No doubt Obama and his allies fear, as Democrats have since the Reagan years, that publicly questioning the efficiency of government would only abet conservative efforts to dismantle it. I get it. But nothing did more to erode the credibility of government than the disastrous rollout of the federal health exchange. That Obama relied so heavily on the Centers for Medicare and Medicaid Services to design a massive, eBay-like website tells you a lot about his own abiding faith in government born of the industrial age.

And such perceptions matter when you’re proposing to increase the investments that government gets to make. White House aides should ask themselves why New Yorkers gave overwhelming support to their new mayor, Bill de Blasio, and his tax-raising agenda. Sure, residents of Park Slope and the Upper West Side are inherently more liberal than most Americans, but it’s also true that they’ve just enjoyed 12 years of ruthless efficiency under the Bloomberg administration. They take for granted the basic competence of government, and that makes all the difference when you ask them to expand it.

Obama did announce in his State of the Union on Tuesday that Vice President Joe Biden would lead an Al Gore-style effort to re-evaluate federal job-training programs.

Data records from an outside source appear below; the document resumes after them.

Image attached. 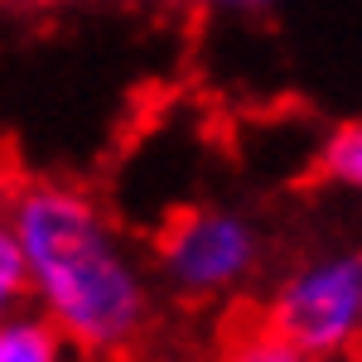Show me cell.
Segmentation results:
<instances>
[{
  "label": "cell",
  "mask_w": 362,
  "mask_h": 362,
  "mask_svg": "<svg viewBox=\"0 0 362 362\" xmlns=\"http://www.w3.org/2000/svg\"><path fill=\"white\" fill-rule=\"evenodd\" d=\"M319 169H324L329 179H343V184H362V126L338 131V136L329 140V150H324Z\"/></svg>",
  "instance_id": "5b68a950"
},
{
  "label": "cell",
  "mask_w": 362,
  "mask_h": 362,
  "mask_svg": "<svg viewBox=\"0 0 362 362\" xmlns=\"http://www.w3.org/2000/svg\"><path fill=\"white\" fill-rule=\"evenodd\" d=\"M160 256L174 276L194 290H208V285H223L232 280L251 256V237L242 223L232 218H213V213H174L165 227H160Z\"/></svg>",
  "instance_id": "3957f363"
},
{
  "label": "cell",
  "mask_w": 362,
  "mask_h": 362,
  "mask_svg": "<svg viewBox=\"0 0 362 362\" xmlns=\"http://www.w3.org/2000/svg\"><path fill=\"white\" fill-rule=\"evenodd\" d=\"M34 5H49V0H34Z\"/></svg>",
  "instance_id": "ba28073f"
},
{
  "label": "cell",
  "mask_w": 362,
  "mask_h": 362,
  "mask_svg": "<svg viewBox=\"0 0 362 362\" xmlns=\"http://www.w3.org/2000/svg\"><path fill=\"white\" fill-rule=\"evenodd\" d=\"M20 242L63 329L97 353L126 348L140 329V285L112 256L107 232L83 198L68 189H34L20 203Z\"/></svg>",
  "instance_id": "6da1fadb"
},
{
  "label": "cell",
  "mask_w": 362,
  "mask_h": 362,
  "mask_svg": "<svg viewBox=\"0 0 362 362\" xmlns=\"http://www.w3.org/2000/svg\"><path fill=\"white\" fill-rule=\"evenodd\" d=\"M358 309H362V261H338V266H324L314 276L295 280L290 295L266 314V324L280 343H290L305 358V353H334L348 338Z\"/></svg>",
  "instance_id": "7a4b0ae2"
},
{
  "label": "cell",
  "mask_w": 362,
  "mask_h": 362,
  "mask_svg": "<svg viewBox=\"0 0 362 362\" xmlns=\"http://www.w3.org/2000/svg\"><path fill=\"white\" fill-rule=\"evenodd\" d=\"M25 290V251L0 232V305Z\"/></svg>",
  "instance_id": "52a82bcc"
},
{
  "label": "cell",
  "mask_w": 362,
  "mask_h": 362,
  "mask_svg": "<svg viewBox=\"0 0 362 362\" xmlns=\"http://www.w3.org/2000/svg\"><path fill=\"white\" fill-rule=\"evenodd\" d=\"M227 358L223 362H305L290 343H280L276 334H271V324L261 319V324H242L237 329V338L227 334Z\"/></svg>",
  "instance_id": "277c9868"
},
{
  "label": "cell",
  "mask_w": 362,
  "mask_h": 362,
  "mask_svg": "<svg viewBox=\"0 0 362 362\" xmlns=\"http://www.w3.org/2000/svg\"><path fill=\"white\" fill-rule=\"evenodd\" d=\"M0 362H58L54 334L39 329V324H25V329L0 334Z\"/></svg>",
  "instance_id": "8992f818"
}]
</instances>
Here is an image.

That’s a good idea, if they’re serious about it. But if Obama’s really going to give up on pushing major legislation (otherwise known as being the president) and focus instead on executive orders, then he might as well focus his power on the one place where he really can make both a substantive and political difference, which is reforming the federal government.

On the 50th anniversary of the War on Poverty, Obama could take up the conservative challenge to review the litany of existing anti-poverty programs and figure out which ones actually work. He could establish clear rules to reform the government’s collection of our personal data, rather than leaving it to Congress and multiple boards. He could learn the right lesson from the fiasco of the health care rollout, which is that a lot of archaic agencies throughout the government aren’t up to the technological challenges of the new age, and it’s time to reboot them.

With three years left in his presidency, Obama still has time to be something like the generational figure a lot of Americans hoped he would be, forcibly pulling government into the digital world. Or he can spend his time working the phones and signing small orders with his pen, sort of like the most powerful claims adjuster on earth.